Stated exercise: Please quote every line word for word.

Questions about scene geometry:
· · · ·

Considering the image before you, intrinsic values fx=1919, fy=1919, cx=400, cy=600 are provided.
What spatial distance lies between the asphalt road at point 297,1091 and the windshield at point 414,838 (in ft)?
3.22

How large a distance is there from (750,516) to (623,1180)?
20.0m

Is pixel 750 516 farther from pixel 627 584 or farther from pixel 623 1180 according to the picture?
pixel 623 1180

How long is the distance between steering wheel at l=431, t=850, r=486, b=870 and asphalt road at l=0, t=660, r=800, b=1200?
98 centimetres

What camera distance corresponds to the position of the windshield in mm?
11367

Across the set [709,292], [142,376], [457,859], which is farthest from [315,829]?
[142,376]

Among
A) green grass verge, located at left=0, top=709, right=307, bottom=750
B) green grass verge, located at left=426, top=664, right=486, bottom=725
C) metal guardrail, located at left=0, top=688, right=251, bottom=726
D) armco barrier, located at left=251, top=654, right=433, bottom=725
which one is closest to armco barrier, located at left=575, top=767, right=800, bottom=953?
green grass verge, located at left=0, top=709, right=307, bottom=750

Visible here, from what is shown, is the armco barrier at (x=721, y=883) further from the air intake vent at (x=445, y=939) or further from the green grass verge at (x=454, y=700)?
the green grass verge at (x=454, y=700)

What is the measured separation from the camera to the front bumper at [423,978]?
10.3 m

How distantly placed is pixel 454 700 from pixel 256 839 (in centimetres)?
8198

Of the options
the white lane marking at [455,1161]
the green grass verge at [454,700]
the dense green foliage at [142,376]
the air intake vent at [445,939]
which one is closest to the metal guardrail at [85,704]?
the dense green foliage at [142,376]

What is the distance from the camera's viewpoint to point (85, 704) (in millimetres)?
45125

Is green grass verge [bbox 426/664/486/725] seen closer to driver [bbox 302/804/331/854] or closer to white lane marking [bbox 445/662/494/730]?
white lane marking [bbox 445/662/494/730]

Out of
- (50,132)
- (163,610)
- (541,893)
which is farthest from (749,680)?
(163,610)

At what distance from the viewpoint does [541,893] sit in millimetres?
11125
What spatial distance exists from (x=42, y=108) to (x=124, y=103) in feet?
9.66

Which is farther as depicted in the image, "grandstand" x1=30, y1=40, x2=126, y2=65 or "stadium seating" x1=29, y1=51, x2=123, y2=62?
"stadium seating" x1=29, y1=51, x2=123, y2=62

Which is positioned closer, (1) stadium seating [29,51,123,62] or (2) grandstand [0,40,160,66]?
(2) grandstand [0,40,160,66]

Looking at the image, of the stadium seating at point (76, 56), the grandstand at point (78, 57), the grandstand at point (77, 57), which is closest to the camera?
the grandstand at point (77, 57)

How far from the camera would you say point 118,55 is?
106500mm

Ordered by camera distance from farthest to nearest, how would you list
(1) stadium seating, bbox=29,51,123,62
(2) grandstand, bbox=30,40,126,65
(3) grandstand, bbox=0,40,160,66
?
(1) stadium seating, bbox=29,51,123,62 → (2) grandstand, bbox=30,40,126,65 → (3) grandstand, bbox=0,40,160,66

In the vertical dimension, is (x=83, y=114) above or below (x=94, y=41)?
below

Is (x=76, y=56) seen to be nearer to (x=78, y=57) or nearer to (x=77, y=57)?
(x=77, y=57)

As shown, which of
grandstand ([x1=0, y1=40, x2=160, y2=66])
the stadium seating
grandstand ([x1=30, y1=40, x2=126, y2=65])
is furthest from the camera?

· · · ·

Solution for this exercise:
Considering the image before you, intrinsic values fx=1919, fy=1919, cx=400, cy=600 are provided.
What spatial distance lies between the asphalt road at point 297,1091 and the windshield at point 414,838 (in ft)?
3.22

How large a distance is there from (750,516) to (623,1180)?
20.0m

Is pixel 750 516 farther from pixel 627 584 or farther from pixel 623 1180 according to the picture?
pixel 623 1180

How long is the distance between steering wheel at l=431, t=850, r=486, b=870 and asphalt road at l=0, t=660, r=800, b=1200?
98 centimetres

What camera distance corresponds to the position of the windshield in mm?
11367

Across the set [709,292], [142,376], [457,859], which is farthest from [315,829]?
[142,376]

Among
A) green grass verge, located at left=0, top=709, right=307, bottom=750
B) green grass verge, located at left=426, top=664, right=486, bottom=725
C) metal guardrail, located at left=0, top=688, right=251, bottom=726
D) armco barrier, located at left=251, top=654, right=433, bottom=725
which one is closest to armco barrier, located at left=575, top=767, right=800, bottom=953?
green grass verge, located at left=0, top=709, right=307, bottom=750

Visible here, from what is shown, is the armco barrier at (x=721, y=883) further from the air intake vent at (x=445, y=939) or further from the green grass verge at (x=454, y=700)?
the green grass verge at (x=454, y=700)

What is the measured separation from the camera to the front bumper at [423,978]?
10.3 m

How distantly placed is pixel 454 700 from pixel 256 839 (in centimetres)?
8198

Of the options
the white lane marking at [455,1161]
the green grass verge at [454,700]
the dense green foliage at [142,376]
the air intake vent at [445,939]
which one is closest to the metal guardrail at [85,704]?
the dense green foliage at [142,376]

What is the distance from the camera's viewpoint to point (85, 704) (in millimetres)?
45125

Is green grass verge [bbox 426/664/486/725] seen closer to driver [bbox 302/804/331/854] or closer to white lane marking [bbox 445/662/494/730]?
white lane marking [bbox 445/662/494/730]

Out of
- (50,132)
- (163,610)
- (541,893)
which is farthest from (749,680)?
(163,610)

At what distance from the viewpoint does [541,893] sit in millimetres?
11125
What spatial distance exists from (x=42, y=108) to (x=124, y=103) in feet?
9.66

Which is farther as depicted in the image, "grandstand" x1=30, y1=40, x2=126, y2=65 or "stadium seating" x1=29, y1=51, x2=123, y2=62?
"stadium seating" x1=29, y1=51, x2=123, y2=62

Which is positioned closer, (1) stadium seating [29,51,123,62] or (2) grandstand [0,40,160,66]?
(2) grandstand [0,40,160,66]

Looking at the image, of the stadium seating at point (76, 56), the grandstand at point (78, 57), the grandstand at point (77, 57), which is closest to the camera?
the grandstand at point (77, 57)

How far from the camera would you say point 118,55 is?
106500mm

Ordered by camera distance from farthest to nearest, how would you list
(1) stadium seating, bbox=29,51,123,62
(2) grandstand, bbox=30,40,126,65
(3) grandstand, bbox=0,40,160,66
?
(1) stadium seating, bbox=29,51,123,62 → (2) grandstand, bbox=30,40,126,65 → (3) grandstand, bbox=0,40,160,66

In the vertical dimension, is (x=83, y=114) above or below (x=94, y=41)?
below

Is (x=76, y=56) seen to be nearer to (x=78, y=57) or nearer to (x=77, y=57)?
(x=77, y=57)

As shown, which of
grandstand ([x1=0, y1=40, x2=160, y2=66])
the stadium seating
grandstand ([x1=30, y1=40, x2=126, y2=65])
is furthest from the camera?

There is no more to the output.